Salomon Kalonda vient de totaliser 60 jours entre les mains de l’ex-Demiap et de la justice militaire sans procès. «Pourquoi et comment détenir sans jugement une personnalité accusée de vouloir renverser le régime de connivence avec le M23 et le Rwanda au profit d’un ressortissant Katangais ?» s’interrogent tous les observateurs avisés. De sources sécuritaires et judiciaires, la presse apprend que le dossier Kalonda est vide et met le pouvoir dans l’embarras après tout le spectacle indigne offert à la population. Après les perquisitions, la sortie de l’OPJ de l’ex-Demiap, la saisie de ses téléphones et de son coffre-fort, les enquêteurs n’ont trouvé rien de consistant qui puisse renforcer leurs accusations ou leurs soupçons. «Comment alors relâcher cet innocent sans se couvrir d’une forte dose du ridicule? Là est le dilemme cornélien», commente un confrère.

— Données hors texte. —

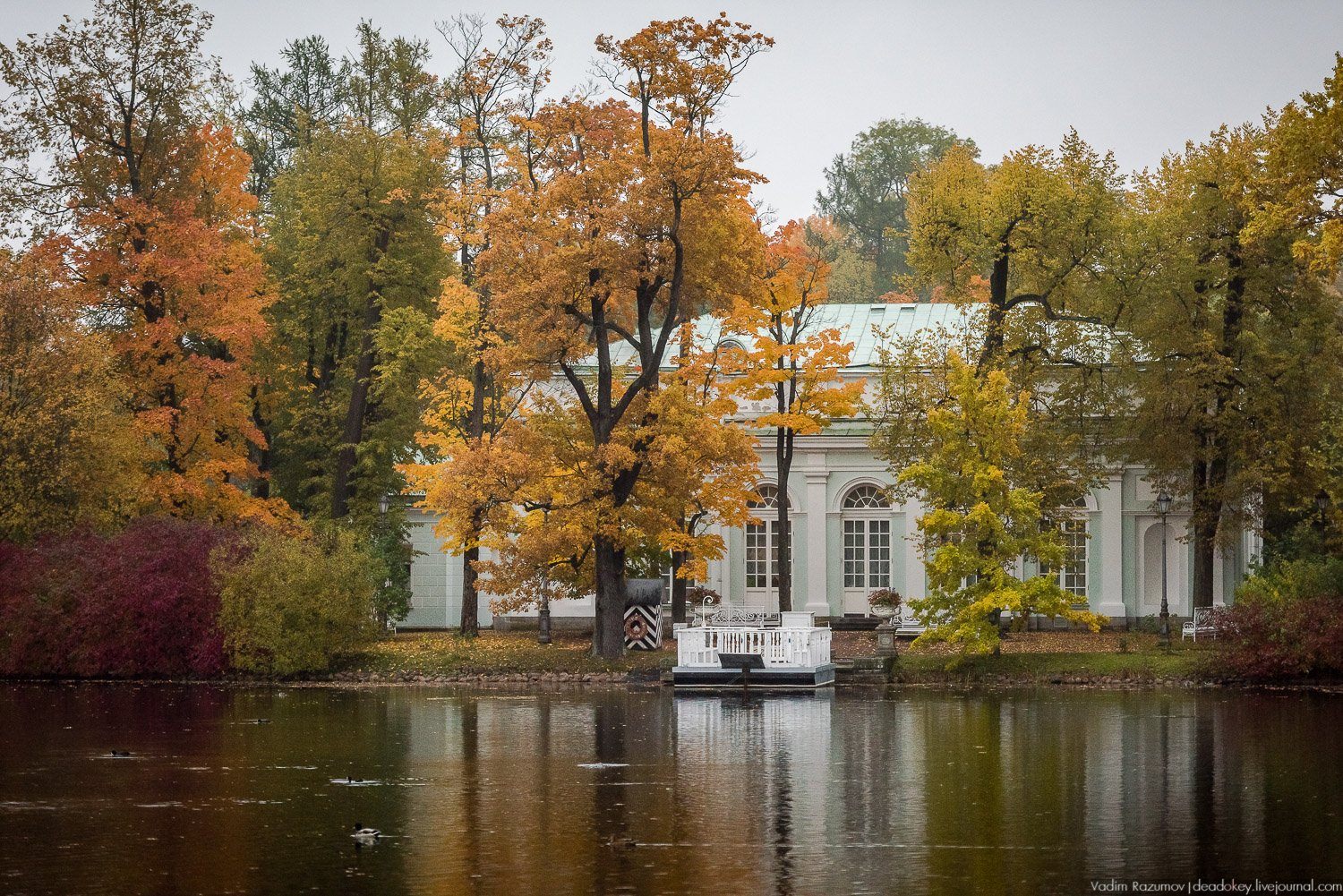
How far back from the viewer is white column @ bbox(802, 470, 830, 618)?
3878 centimetres

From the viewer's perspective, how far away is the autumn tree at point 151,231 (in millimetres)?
34906

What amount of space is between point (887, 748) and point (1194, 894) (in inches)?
350

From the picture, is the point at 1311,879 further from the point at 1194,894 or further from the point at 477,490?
the point at 477,490

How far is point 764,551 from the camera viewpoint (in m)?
39.4

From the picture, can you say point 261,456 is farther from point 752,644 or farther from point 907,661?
point 907,661

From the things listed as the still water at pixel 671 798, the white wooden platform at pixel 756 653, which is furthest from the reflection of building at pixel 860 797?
the white wooden platform at pixel 756 653

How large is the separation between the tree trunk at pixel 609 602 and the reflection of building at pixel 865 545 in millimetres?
6438

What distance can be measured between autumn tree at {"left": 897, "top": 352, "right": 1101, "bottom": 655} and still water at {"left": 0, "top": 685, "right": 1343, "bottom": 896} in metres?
4.12

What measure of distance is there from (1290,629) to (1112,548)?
9688 millimetres

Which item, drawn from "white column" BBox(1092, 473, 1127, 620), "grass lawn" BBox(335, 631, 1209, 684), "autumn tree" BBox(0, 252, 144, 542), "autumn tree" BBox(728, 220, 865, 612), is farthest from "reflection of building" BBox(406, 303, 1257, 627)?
"autumn tree" BBox(0, 252, 144, 542)

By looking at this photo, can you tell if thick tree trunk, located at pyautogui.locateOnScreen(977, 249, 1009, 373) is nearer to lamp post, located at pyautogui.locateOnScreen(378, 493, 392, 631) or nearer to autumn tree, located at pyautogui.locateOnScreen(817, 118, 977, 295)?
lamp post, located at pyautogui.locateOnScreen(378, 493, 392, 631)

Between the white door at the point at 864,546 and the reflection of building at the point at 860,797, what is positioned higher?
the white door at the point at 864,546
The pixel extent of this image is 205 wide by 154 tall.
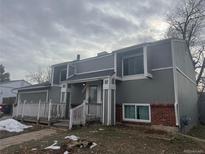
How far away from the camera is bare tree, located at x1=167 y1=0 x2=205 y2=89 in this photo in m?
19.3

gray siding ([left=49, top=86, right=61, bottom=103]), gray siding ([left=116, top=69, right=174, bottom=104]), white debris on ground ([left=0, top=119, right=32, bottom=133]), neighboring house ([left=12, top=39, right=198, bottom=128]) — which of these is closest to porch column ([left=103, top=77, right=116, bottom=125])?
neighboring house ([left=12, top=39, right=198, bottom=128])

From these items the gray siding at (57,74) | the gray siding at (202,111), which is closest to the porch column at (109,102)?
the gray siding at (57,74)

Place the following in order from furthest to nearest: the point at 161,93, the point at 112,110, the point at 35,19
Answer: the point at 35,19, the point at 112,110, the point at 161,93

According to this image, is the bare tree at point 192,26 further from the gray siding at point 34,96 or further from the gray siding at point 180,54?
the gray siding at point 34,96

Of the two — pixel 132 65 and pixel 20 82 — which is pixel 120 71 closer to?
pixel 132 65

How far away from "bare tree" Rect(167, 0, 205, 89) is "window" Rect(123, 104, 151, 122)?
13317mm

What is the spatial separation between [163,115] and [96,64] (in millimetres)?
6269

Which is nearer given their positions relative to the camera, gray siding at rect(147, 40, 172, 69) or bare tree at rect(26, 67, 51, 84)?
gray siding at rect(147, 40, 172, 69)

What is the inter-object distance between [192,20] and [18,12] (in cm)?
1953

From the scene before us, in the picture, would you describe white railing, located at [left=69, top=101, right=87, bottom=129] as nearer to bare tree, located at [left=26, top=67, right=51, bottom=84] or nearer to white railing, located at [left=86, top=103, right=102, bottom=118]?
white railing, located at [left=86, top=103, right=102, bottom=118]

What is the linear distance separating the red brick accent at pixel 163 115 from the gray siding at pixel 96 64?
4.34 m

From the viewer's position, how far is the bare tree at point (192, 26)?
63.4ft

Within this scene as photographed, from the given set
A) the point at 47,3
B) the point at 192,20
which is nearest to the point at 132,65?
the point at 47,3

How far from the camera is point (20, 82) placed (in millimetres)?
29016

Dans un courrier adressé le 17 juillet dernier au président de la Commission nationale des droits de l’homme, avec ampliation au chef de l’Etat et à tous les responsables politiques et de l’appareil judiciaire, cinq ONG de défense des droits de l’homme, dont l’ACAJ de Georges Kapiamba, l’ASADHO de Jean Claude Katende, l’IRDH de Hubert Tshiswaka, la VSV de de Rostin Manketa,  Justicia Asbl de Timothée Mbuya, et les Amis de Nelson Mandela pour les droits de l’homme de Robert Ilunga appellent les autorités «à une solution urgente» pour un «apaisement du climat politique, préalable à la tenue des élections générales prévues en décembre 2023».

Citant une longue liste des personnes détenues aussi bien au CPRK que dans les cachots de l’ANR et de renseignements militaires, elles insistaient sur trois cas emblématiques : Fortunat Biselele, Franck Diongo et Salomon Kalonda. Les deux premiers ont bénéficié de leur libération, totale pour l’un, et provisoire pour l’autre. Il reste Salomon Kalonda.